The measurements of runs are Cube Test, sDCG and Expected Utility. Scoring scripts are included in the jig. other diagnostic measures such as precision and recall may also be reported.

Cube Test is a search effectiveness measurement evaluating the speed of gaining relevant information (could be documents or passages) in a dynamic search process. It measures the amount of relevant information a system could gather and the time needed in the entire search process. The higher the Cube Test score, the better the IR system.

sDCG extends the classic DCG to a search session which consists of multiple iterations. The relevance scores of results that are ranked lower or returned in later iterations get more discounts. The discounted cumulative relevance score is the final results of this metric.

Expected Utility scores different runs by measuring the relevant information a system found and the length of documents. The relevance scores of documents are discounted based on ranking order and novelty. The document length is discounted only based on ranking position. The difference between the cumulative relevance score and the aggregated document length is the final score of each run.

Jiyun Luo, Christopher Wing, Hui Yang, and Marti Hearst. 2013. The water lling model and the cube test: multi-dimensional evaluation for professional search. In Proceedings of the 22nd ACM international conference on Information & Knowledge Management. ACM, 709-714.
Kalervo Järvelin, Susan L Price, Lois ML Delcambre, and Marianne Lykke Nielsen. 2008. Discounted cumulated gain based evaluation of multiple-query IR sessions. In European Conference on Information Retrieval. Springer, 4-15.
Yiming Yang and Abhimanyu Lad. 2009. Modeling expected utility of multi-session information distillation. In Conference on the Theory of Information Retrieval. Springer, 164-175.

7. Run Format

In TREC, a "run" is the output of a search system over all topics. In the DD track, the runs are the output of the harness jig. Participating groups typically submit more than one run corresponding to different parameter settings or algorithmic choices. The maximum number of runs allowed for DD-2017 is five from each team.

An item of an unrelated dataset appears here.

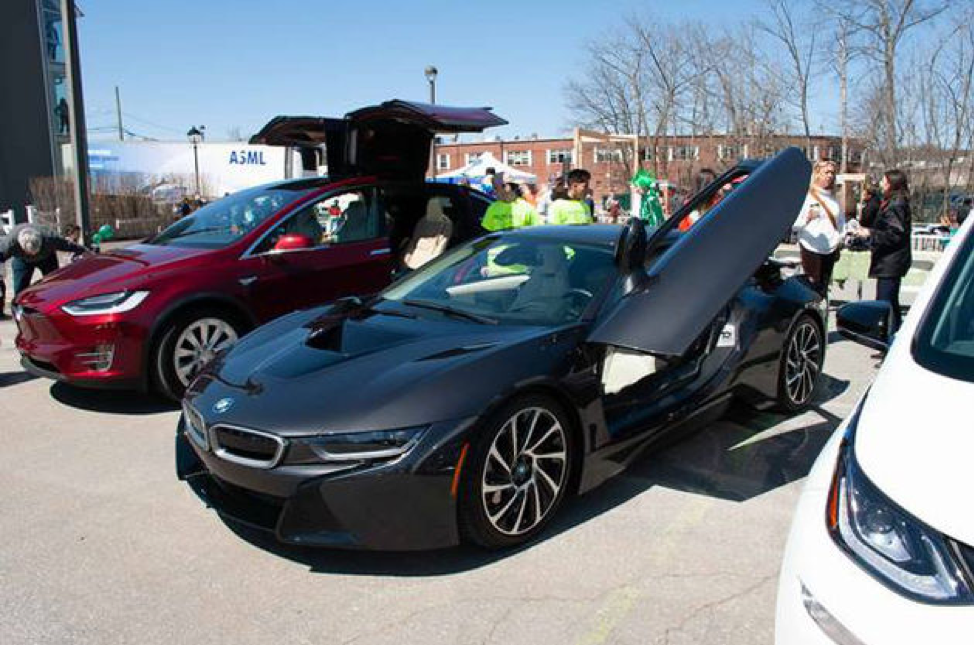 Teslas and EVs at Wilton Zero Waste Faire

We use a line-oriented format similar to the classic TREC submission format:

topic_id               docno       ranking_score         on_topic          subtopic_rels

where 'on_topic' is 1 or 0 if the document is relevant to any subtopic, and the subtopic_rels indicate graded relevance for the document for all relevant subtopics. For instance:
                        topic_id                                           docno                              ranking_score  on_topic  subtopic_rels
DD15-1 2322120460-d6783cba6ad386f4444dcc2679637e0b 883.000000 1 DD15-1.1:3|DD15-1.4:2|DD15-1.4:2|DD15-1.4:2|DD15-1.4:2|DD15-1.4:2|DD15-1.2:2|DD15-1.2:2
DD15-1 1322509200-f67659162ce908cc510881a6b6eabc8b 564.000000 1 DD15-1.1:3
DD15-1 1321860780-f9c69177db43b0f810ce03c822576c5c 177.000000 1 DD15-1.1:3
DD15-1 1320503040-e8c92486dc3462e4a352c4fd41d3a723 66.000000 0
DD15-1 1327908780-d9ad76f0947e2acd79cba3acd5f449f7 25.000000 1 DD15-1.3:2|DD15-1.1:2

8. Requirements

Participants are expected to submit at least one run by the deadline.

Runs may be fully automatic, or manual. Manual indicates intervention by a person at any stage of the retrieval. We welcome unusual approaches to the task including human-in-the-loop searching, as this helps us set upper performance bounds.